Background: Regional accumulation of myocardial cyclic AMP may play a role in the genesis of ventricular arrhythmias. Myocardial levels of cAMP are regulated by the activities of adenylyl cyclase and at least four cyclic nucleotide phosphodiesterase (PDE) isoenzymes, suggesting that both activation of adenylyl cyclase or inhibition of PDEs could be arrhythmogenic. Goal: The present experiments were designed to examine the effects of selective and non-selective inhibitors of PDE isoenzymes on heart rhythm in pigs. Methods: The inhibitors were tested by local intramyocardial infusion (20 µ1/min) with or without coinfusion of known activators of adenylyl cyclase (noradrenaline). Epicardial electrocardiogram and aortic blood pressure were recorded. Results: Intramyocardial infusion of noradrenaline (10⁻⁶ M) precipitated ventricular tachycardia within 60–90 s after start of the infusion (up to 95% efficacy). Likewise, infusion of milrinone or piroximone (i.e., selective inhibitors of the low K_m cGMP-inhibited PDE III) (≥ 10⁻⁴ M) produced local pacemaking activity within 3 min The tachycardia could be maintained for more than 10 min by continuous infusion and was readily reversed by stopping the infusion. The order of potency of compounds was milrinone = piroximone»enoximone (measured at 5 · 10⁻⁴ M). The maximal frequency of VT induction was 57% (milrinone), 50% (piroximone), and 13% (enoximone). The PDE IV inhibitor rolipram had relatively weak arrhythmogenic effects (7%). The effects of nonselective PDE inhibitors were variable. While VT was induced infrequently by papaverine (up to 17%), it could not be induced by infusing theophylline (up to 10⁻² M tested). Coinfusion of noradrenaline and PDE III inhibitors did not facilitate the induction of local pacemaking activity by the catecholamine (only enoximone and piroximone tested).
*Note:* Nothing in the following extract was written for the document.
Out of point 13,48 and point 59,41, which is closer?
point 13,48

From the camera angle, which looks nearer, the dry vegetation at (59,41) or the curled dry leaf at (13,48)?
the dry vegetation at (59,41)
Conclusion: The present data suggest that isozyme selective PDE inhibitors have variable arrhythmogenic effects; the strongest effects are seen with selective PDE III inhibitors (milrinone, piroximone), when infused at a concentration that causes half-maximal inhibition of the PDE III isoenzyme in vitro. The observed arrhythmogenic effects of PDE III inhibitors appear to be mediated by cAMP.